:: Perguntas a responder ::
A) Responda com base no texto sobre desordem e fases da vida:
(i) Segundo o texto, através de que nós nos recompomos em cada nova fase?
(ii) Quais são as três partes que cada fase tem?
(iii) Que nome o texto dá à saída da zona de conforto "na marra"?
B) Prossiga o texto sobre desordem e fases da vida a partir do ponto em que ele termina.

:: Trecho da página ::

--

Nós e o mundo estamos em caos, o mundo está sempre em nós e estamos junto dele e através dessa desordem nós nos recompomos em cada nova fase, por isso não tem como não passar pela desordem, ela é essa necessidade de arrancar pedaços que nada mais tem a ver conosco ou coisas que percebemos que nunca existiram, só na nossa fértil imaginação.

Cada momento de nossa vida tem um tempo e esses tempos não são regulares, a cada fase ganhamos conhecimento e ela tem começo, meio e fim. A ordem manda que quando terminarmos cada fase, que sigamos para outra, mas muitas vezes gostamos da fase em que estamos, porque já a dominamos e estamos seguros, então vamos para a próxima fase empurrados, saímos da zona de conforto na marra, naquilo que chamamos de crise.

--

:: Dados fornecidos ::
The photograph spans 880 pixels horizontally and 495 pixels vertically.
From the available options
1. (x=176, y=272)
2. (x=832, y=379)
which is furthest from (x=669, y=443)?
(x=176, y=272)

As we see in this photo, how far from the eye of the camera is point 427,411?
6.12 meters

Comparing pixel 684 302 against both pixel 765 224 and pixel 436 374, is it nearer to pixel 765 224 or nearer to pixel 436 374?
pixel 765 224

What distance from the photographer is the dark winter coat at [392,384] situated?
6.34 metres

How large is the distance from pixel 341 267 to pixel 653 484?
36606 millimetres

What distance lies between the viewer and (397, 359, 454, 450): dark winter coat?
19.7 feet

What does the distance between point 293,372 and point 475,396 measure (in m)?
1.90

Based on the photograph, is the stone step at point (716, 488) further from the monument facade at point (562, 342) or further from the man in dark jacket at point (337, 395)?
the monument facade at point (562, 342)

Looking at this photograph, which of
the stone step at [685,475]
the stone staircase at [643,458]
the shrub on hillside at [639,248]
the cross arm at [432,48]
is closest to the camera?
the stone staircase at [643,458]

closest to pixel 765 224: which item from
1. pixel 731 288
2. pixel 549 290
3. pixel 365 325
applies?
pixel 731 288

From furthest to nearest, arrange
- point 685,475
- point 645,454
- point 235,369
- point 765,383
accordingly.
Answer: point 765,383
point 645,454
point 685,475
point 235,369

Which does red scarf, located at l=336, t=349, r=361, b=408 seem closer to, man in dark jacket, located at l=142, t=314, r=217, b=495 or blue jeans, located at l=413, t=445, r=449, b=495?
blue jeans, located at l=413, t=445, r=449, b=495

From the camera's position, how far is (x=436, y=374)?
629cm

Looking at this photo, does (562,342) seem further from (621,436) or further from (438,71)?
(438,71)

--

:: Resultados ::
A)
(i) Através da desordem.
(ii) Começo, meio e fim.
(iii) Crise.

B)
O processo do mundo de impermanência nos empurra, ou vamos por vontade própria, o que ninguém faz, ou vamos no desespero, na crise, esse é o processo entrópico do cosmos e do caos. A cada crise quando bem vivida, ficamos mais elevados, mais maduros. A pergunta é: por que vamos no sofrimento? Porque somos mamíferos e para sobreviver preferimos o conhecido. Lembre-se que temos dois impulsos: de sobrevivência e de vida. O impulso de vida nos empurra para o novo e o impulso de sobrevivência (medo), quer fiquemos onde já conhecemos, sua preocupação não está se estamos felizes e sim se estamos sobrevivendo.

 Somos seres mamíferos, esquecemos isso com uma grande facilidade e não me canso de repetir. Será mais fácil quando nos vermos como mamíferos de grande potencial, ao invés de seres elevados, achamo-nos transcendentais, praticamente deuses, a fonte da criação divina, mas somos 1% diferentes dos macacos e isso é fato científico. Como mamíferos temos medo de mudar e perdemos esse medo quando não aguentamos mais, então não mudamos, somos levados pela “força do vento”.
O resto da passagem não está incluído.